J. Furunäs Mälardalen Real-Time Research Centre Mälardalen University, Sweden e-mail: johan.furunas@mdh.se

Abstract Application speedups can be achieved by speeding up the hardware, e.g. by utilising an Operating System co-processor. The paper present results from a comparison of executing benchmark programs on a system with and without a coprocessor, but which otherwise are identical. The observed speedup is mostly due to the fact that there is no need for clock tick administration, in the system with co-processor, and that the booster scheduler is faster than the software based one. In general the system calls are faster without the coprocessor for the benchmark considered in this paper. This is mostly due to the slow bus accesses when communicating with the co-processor.

*Keywords:* Real-Time Operating System coprocessor, benchmark.

## 1. Introduction

It is not always possible to achieve increased performance by upgrading a processor, supporting faster clock frequencies, or utilising multiple application processors. Faster clock frequencies are limited by physical laws and are dependent of the silicon manufacturing techniques. The utilisation of multiple application processors may be limited by the possibility of making the application parallel and the architecture used, e.g. in an architecture with a shared bus, accessing the bus may be a bottleneck. On the other hand the developer of control systems more and more utilises Commercial Off The Shelf (COTS) components, e.g. computer boards, processors, I/O cards etc, and are therefore not able to optimise the system performance so easy. One solution to increase performance is to decrease the administration, e.g. scheduling, clock-tick administration etc., by utilising a co-processor. There are several examples of utilising special purpose RTOS co-processors [11] [12] [13] [14] [16] [8], or standard processor RTOS coprocessors [9] [10]. The benefit of utilising special purpose hardware compared to utilising a standard processor is that it can be designed to be more predictable and to have greater performance, due to utilisation of parallel hardware. Additionally the flexibility of utilising a standard processor is not as distinguished as it was before the invention of flexible hardware, e.g. Field Programmable Gate Array (FPGA). This paper focuses on a special purpose scheduling co-processor called Booster [1], which is a commercial scheduler based on the Real-Time Unit research [18].

The motivation for this paper is to show that it is possible to increase performance, both in a single processor system and a multiprocessor system, through the utilisation of a Booster coprocessor. Further motivation is to show that one must prevent bottlenecks e.g. slow busses etc. to efficiently utilise a RTOS co-processor. Results presented are based on benchmarks of a model of a telecommunication application running on:

- 1. A processor supervised by a commercial single processor RTOS.
- 2. A processor supervised by a RTOS with Booster support.
- 3. Two processors supervised by a RTOS with Booster support.

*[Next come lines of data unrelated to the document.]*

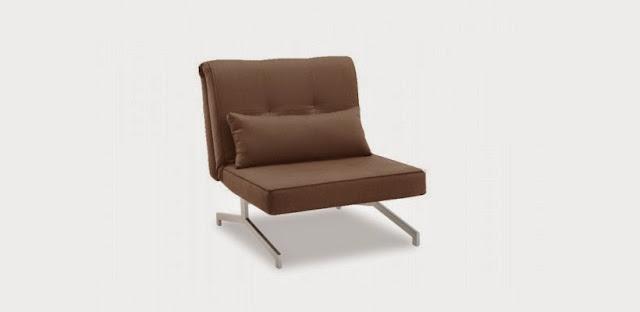 seul au monde dans son canap. Black Bedroom Furniture Sets. Home Design Ideas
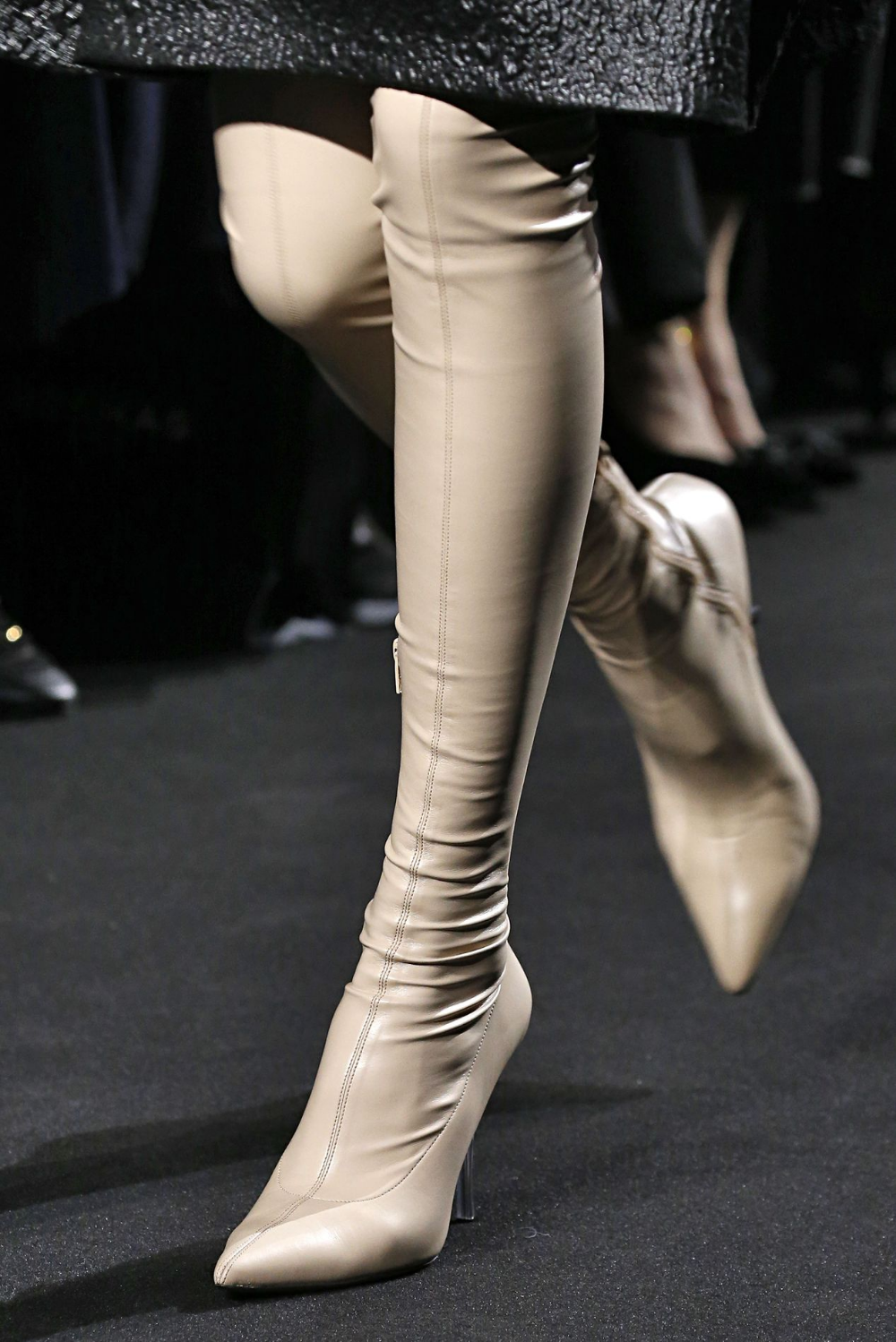 Step Into the Hottest Shoes From Paris Fashion Week | Skor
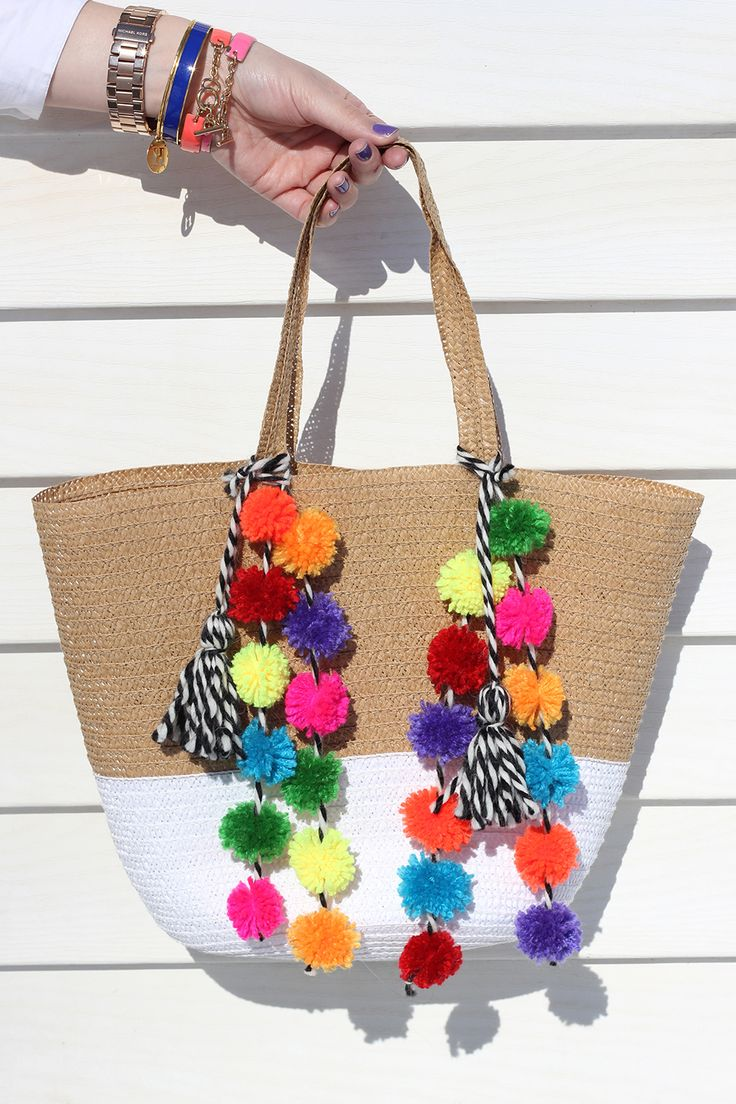 It's the time of year that we all start dreaming of tropical destinations, beautiful beaches and hot, hot weather. Create this #DIY #PomPom Beach Bag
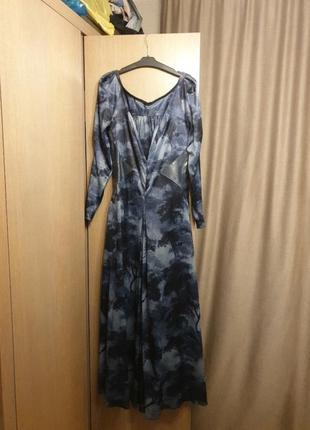 Лёгкое, летящее платье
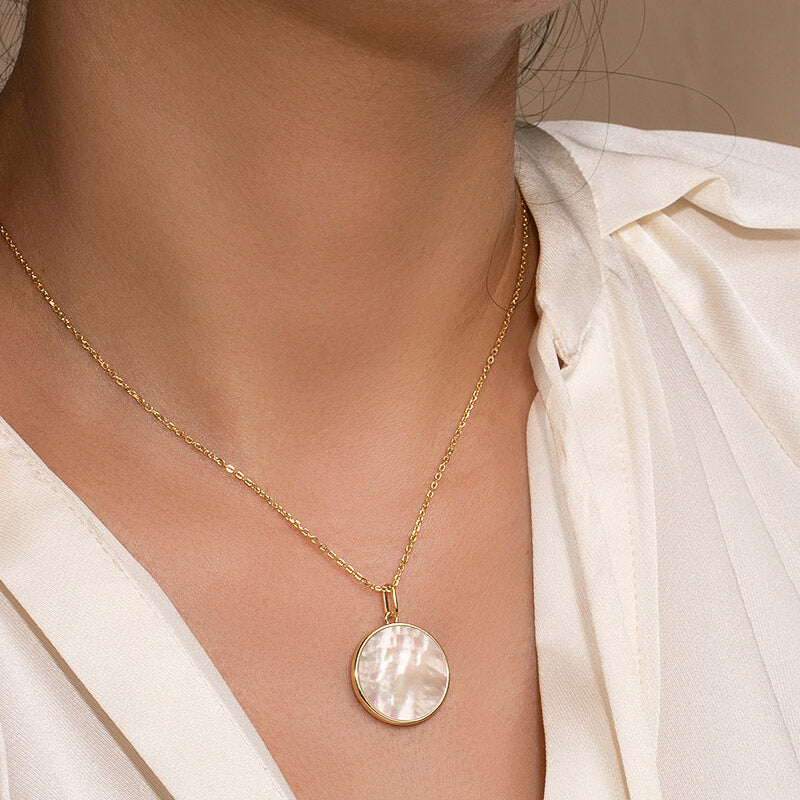 Minimalist 18mm Mother of Pearl Round Pendant Necklace for women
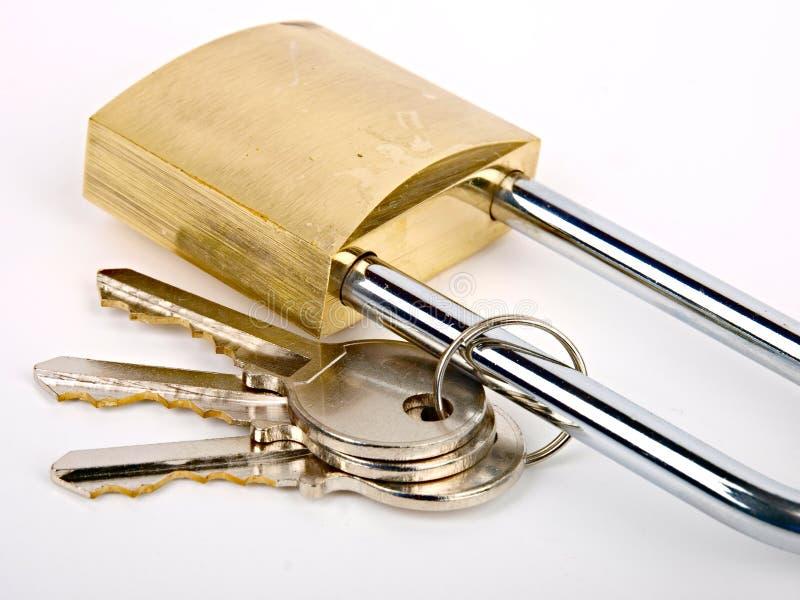 Cadenas avec des clés photo libre de droits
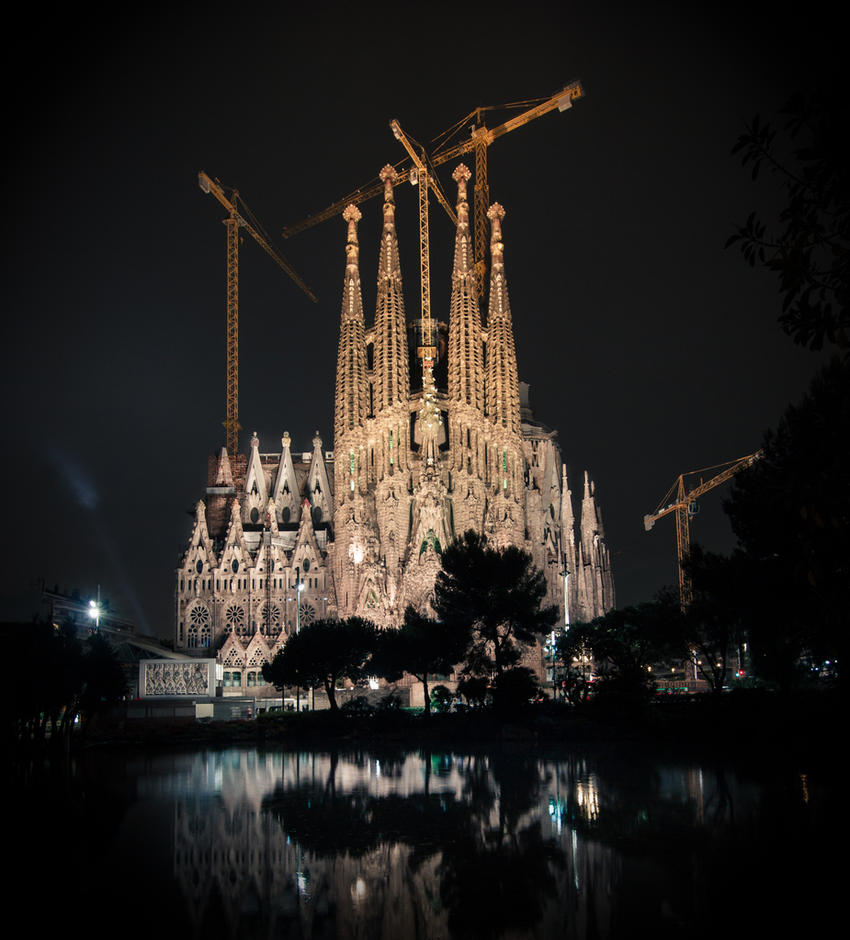 La Sagrada Familia by Franz-Mercury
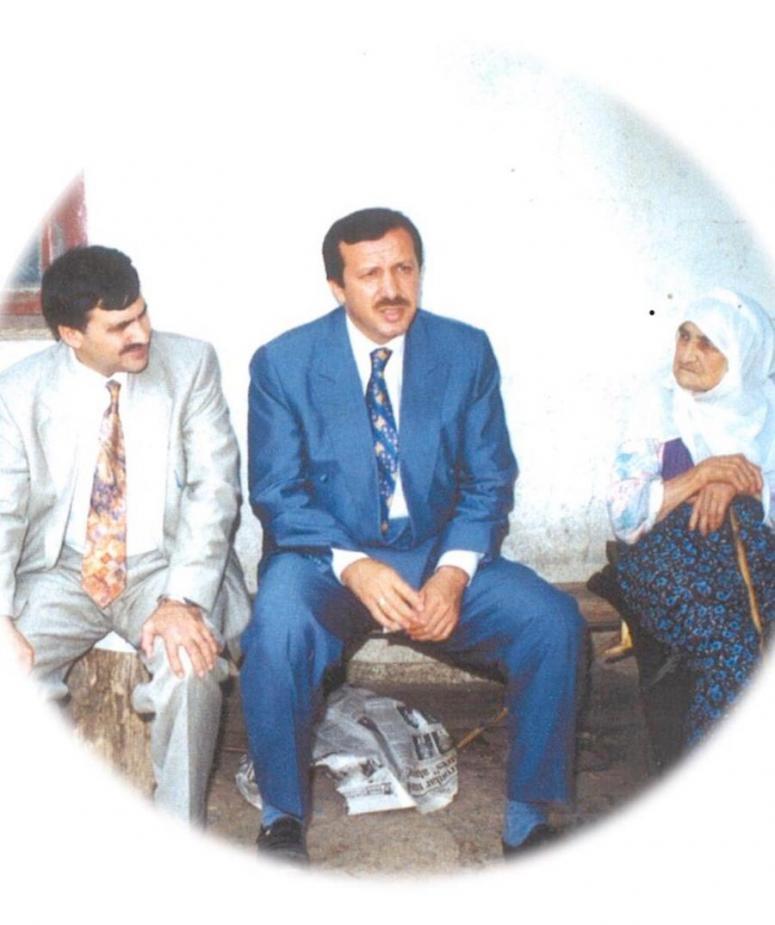 Eroğlu fotoğrafın hikâyesini Akar'a anlattı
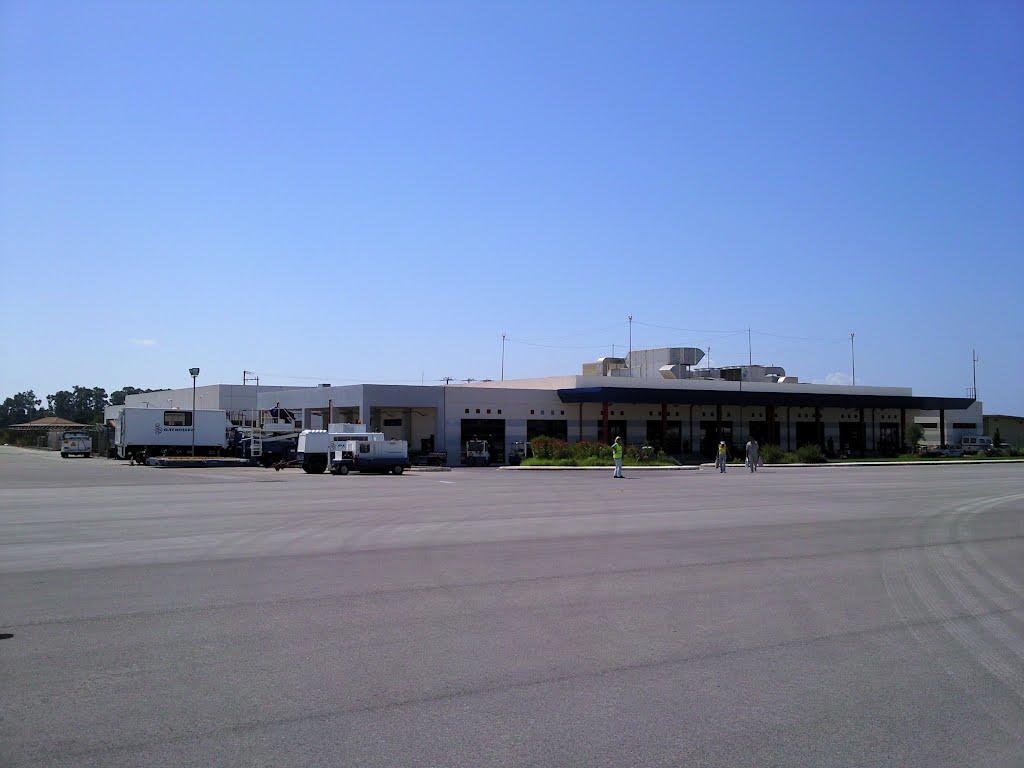 Araxos Airport (Αεροδρόμιο Αράξου, Аэропорт Араксос)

The following application components are measured:

- The application response time, i.e. how fast the application program completes.
- RTOS overhead for the clock tick administration, i.e. the RTOS overhead handling the scheduling of time events such as scheduling periodic- and delayed tasks etc.

The paper is organised as follows. In section 2 the hardware architecture of the benchmark is

described and in section 3 the Booster coprocessor is described. Section 4 describes the benchmark application and section 5 describes the method of measurement used. Section 6 presents the benchmark results and section 7 discusses some ideas on how to improve the use of the Booster. Finally, section 8 concludes the paper and presents some ideas on future work.

### 2. Hardware Architecture

The system that runs the benchmark is a CPX2208 [4] 8 slot Compact PCI [3] chassis with one MCP750 [6] board, two MCPN750 [7] boards and a Booster (cf. Figure 1). The MCP750 is a system master board that is placed in the first slot of the CPX2208 and the booster is placed into its PMC [7] slot.

# 3. Booster

The booster is a hardware scheduler that schedule processes on one, two or three processors, interacted via register accesses. An RTOS has been implemented that utilises the booster, over the interconnection bus (cf. fig. 2). The RTOS has the same Application Interface (API) as the commercial pure software based RTOS utilised in the benchmark i.e. the booster RTOS is a direct descendent of the pure software one. Different APIs, e.g. POSIX [15] and OSE [17] etc., have been implemented for the booster without any changes in the booster hardware.



Compact PCI bus

Figure 1: Compact PCI system with one MCP750 board (with a booster) and two MCPN750 boards.

The memory on the MCP750 board is configured as a global memory, which means that the MCPN750 boards are able to access that memory.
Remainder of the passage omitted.